Mario Draghi, durante la conferenza stampa del 16 giugno, tenuta con i leader europei Marcon e Scholz e il Presidente ucraino, ha voluto ribadire l’importanza dello sblocco del grano dei porti ucraini:

Dobbiamo sbloccare i milioni di tonnellate di grano che sono bloccati nei porti del Mar Nero. Ho appreso oggi che ci sono due settimane per sminare i porti, il raccolto arriverà alla fine di settembre, e una serie di scadenze che diventano sempre più urgenti. Sono scadenze che ci avvicinano regolarmente, inesorabilmente al dramma. 

Per farlo, per evitare questo terribile evento, occorre creare con la massima urgenza dei corridoi sicuri per il trasporto del grano.

Perché la crisi umanitaria in Ucraina non deve trasformarsi in una catastrofe mondiale. L’unico modo di procedere è avere una risoluzione delle Nazioni Unite che regoli la creazione di corridoi nel Mar Nero. La Russia finora l’ha rifiutata.

Nel frattempo, la prima nave che trasportava 18.000 tonnellate di mais ucraino è arrivata in spagna, precisamente a La Coruna, utilizzando una nuova rotta marittima attraverso il mar baltico.

Attualmente, l’Ucraina utilizza due principali canali di esportazione, attraverso la Polonia e la Romania. Nel primo caso il trasporto viene effettuato su rotaia e successivamente depositato in magazzini privi di infrastrutture necessarie a ricevere questa tipologia e quantità di merce, fatto che quindi complica logisticamente ed economicamente il commercio. In merito alla seconda tipologia di canale di esportazione, ovvero la Romania, il grano viene trasportato su rotaia fino ai porti del Danubio, dai quali successivamente il trasporto viene svolto da chiatte. Entrambe queste soluzioni comportano ritardi logistici e costi elevati anche se i governi stanno lavorando per migliorare queste vie.
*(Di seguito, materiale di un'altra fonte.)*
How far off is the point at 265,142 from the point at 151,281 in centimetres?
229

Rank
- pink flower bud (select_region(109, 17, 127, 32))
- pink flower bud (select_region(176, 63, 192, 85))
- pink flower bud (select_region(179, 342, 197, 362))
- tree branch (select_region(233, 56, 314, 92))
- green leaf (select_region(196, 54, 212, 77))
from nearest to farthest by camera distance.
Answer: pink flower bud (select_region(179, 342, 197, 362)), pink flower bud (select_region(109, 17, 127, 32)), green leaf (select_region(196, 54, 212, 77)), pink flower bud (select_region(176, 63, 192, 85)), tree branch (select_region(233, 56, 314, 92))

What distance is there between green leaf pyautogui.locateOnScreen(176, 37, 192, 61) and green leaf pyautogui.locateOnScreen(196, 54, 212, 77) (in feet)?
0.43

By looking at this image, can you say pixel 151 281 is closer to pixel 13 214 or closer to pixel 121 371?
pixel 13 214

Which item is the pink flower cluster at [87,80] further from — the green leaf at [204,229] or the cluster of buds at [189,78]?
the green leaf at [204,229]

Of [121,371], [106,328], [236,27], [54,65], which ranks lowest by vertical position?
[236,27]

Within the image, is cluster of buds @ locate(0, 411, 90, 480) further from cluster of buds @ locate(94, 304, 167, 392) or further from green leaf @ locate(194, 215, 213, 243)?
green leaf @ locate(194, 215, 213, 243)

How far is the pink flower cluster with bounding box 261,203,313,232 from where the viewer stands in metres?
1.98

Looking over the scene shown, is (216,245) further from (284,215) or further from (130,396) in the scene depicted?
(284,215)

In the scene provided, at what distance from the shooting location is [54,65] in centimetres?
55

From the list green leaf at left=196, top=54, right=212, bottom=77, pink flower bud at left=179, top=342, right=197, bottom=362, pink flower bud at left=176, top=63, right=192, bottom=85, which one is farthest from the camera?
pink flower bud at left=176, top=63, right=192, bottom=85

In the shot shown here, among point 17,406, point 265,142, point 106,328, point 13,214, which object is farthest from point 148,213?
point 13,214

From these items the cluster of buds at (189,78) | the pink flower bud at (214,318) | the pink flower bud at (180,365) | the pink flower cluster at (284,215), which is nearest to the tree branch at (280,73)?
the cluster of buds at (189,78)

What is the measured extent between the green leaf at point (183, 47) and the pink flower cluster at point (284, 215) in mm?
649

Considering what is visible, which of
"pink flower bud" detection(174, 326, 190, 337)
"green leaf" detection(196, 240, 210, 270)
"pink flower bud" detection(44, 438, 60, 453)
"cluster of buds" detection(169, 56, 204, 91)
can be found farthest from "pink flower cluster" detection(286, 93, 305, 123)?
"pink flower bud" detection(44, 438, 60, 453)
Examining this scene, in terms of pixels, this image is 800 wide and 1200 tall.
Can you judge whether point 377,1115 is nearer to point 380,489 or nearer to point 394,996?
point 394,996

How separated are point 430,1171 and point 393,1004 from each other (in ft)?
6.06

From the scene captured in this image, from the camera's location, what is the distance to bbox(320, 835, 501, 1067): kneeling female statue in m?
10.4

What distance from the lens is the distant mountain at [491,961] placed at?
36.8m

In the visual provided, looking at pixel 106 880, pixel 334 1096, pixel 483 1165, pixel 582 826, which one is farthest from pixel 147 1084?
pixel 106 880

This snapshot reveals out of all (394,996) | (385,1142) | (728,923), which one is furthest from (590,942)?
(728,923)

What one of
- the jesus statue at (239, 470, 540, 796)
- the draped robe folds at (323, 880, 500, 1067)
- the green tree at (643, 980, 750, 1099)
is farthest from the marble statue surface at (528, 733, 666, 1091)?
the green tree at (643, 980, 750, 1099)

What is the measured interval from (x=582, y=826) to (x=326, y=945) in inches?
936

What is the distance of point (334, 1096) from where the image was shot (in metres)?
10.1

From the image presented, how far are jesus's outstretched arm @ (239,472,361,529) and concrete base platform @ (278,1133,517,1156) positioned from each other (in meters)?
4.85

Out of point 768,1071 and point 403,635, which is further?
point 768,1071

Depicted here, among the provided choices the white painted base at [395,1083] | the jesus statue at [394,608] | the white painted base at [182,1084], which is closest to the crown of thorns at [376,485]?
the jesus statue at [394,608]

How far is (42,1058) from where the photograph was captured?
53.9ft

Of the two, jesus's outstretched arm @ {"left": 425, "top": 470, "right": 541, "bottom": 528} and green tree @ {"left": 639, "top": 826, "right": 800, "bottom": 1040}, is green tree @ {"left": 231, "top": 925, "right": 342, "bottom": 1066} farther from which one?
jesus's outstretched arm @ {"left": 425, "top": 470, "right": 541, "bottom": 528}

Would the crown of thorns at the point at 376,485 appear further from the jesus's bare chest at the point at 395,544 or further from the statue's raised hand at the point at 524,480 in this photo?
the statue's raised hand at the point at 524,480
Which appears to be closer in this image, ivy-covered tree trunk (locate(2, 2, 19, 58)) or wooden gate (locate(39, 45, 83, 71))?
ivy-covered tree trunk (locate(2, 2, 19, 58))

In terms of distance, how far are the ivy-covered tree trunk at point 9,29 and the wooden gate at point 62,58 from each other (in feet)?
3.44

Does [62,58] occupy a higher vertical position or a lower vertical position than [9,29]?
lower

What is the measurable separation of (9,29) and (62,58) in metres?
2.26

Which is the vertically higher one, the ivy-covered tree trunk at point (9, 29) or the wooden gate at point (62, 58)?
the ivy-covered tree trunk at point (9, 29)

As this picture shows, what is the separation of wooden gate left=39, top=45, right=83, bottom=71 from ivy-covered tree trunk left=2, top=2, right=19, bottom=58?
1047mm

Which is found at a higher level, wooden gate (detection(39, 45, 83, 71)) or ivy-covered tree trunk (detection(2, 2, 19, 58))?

Anche gli Stati Uniti stanno lavorando per supportare l’esportazione di cereali dall’Ucraina infatti il presidente Joe Biden ha affermato: “Stiamo lavorando a stretto contatto con i nostri partner europei per portare 20 milioni di tonnellate di cereali bloccati in Ucraina sul mercato, in modo da ridurre i prezzi alimentari globali”, ha aggiunto. “Gli Stati Uniti stanno lavorando a un piano per esportare cereali attraverso altri paesi su rotaia. L’Ucraina ha una diversa tipologia di rotaie rispetto all’UE, quindi costruiremo macchinari temporanei al confine tra Ucraina e Polonia per trasportare il grano dai vagoni ucraini ai granai, e poi ai carri europei e infine al trasporto marittimo”.

Il viceministro ucraino Taras Vysotskyi, ha affermato che: “Secondo le previsioni, l’Ucraina dovrebbe garantire pienamente l’approvvigionamento interno di tutte le colture più importanti. Si prevede un raccolto di 65 milioni di tonnellate di cereali, legumi e semi oleosi, comprese potenziali esportazioni di circa 30 milioni di tonnellate” confermando che la campagna di semina per questa stagione è terminata.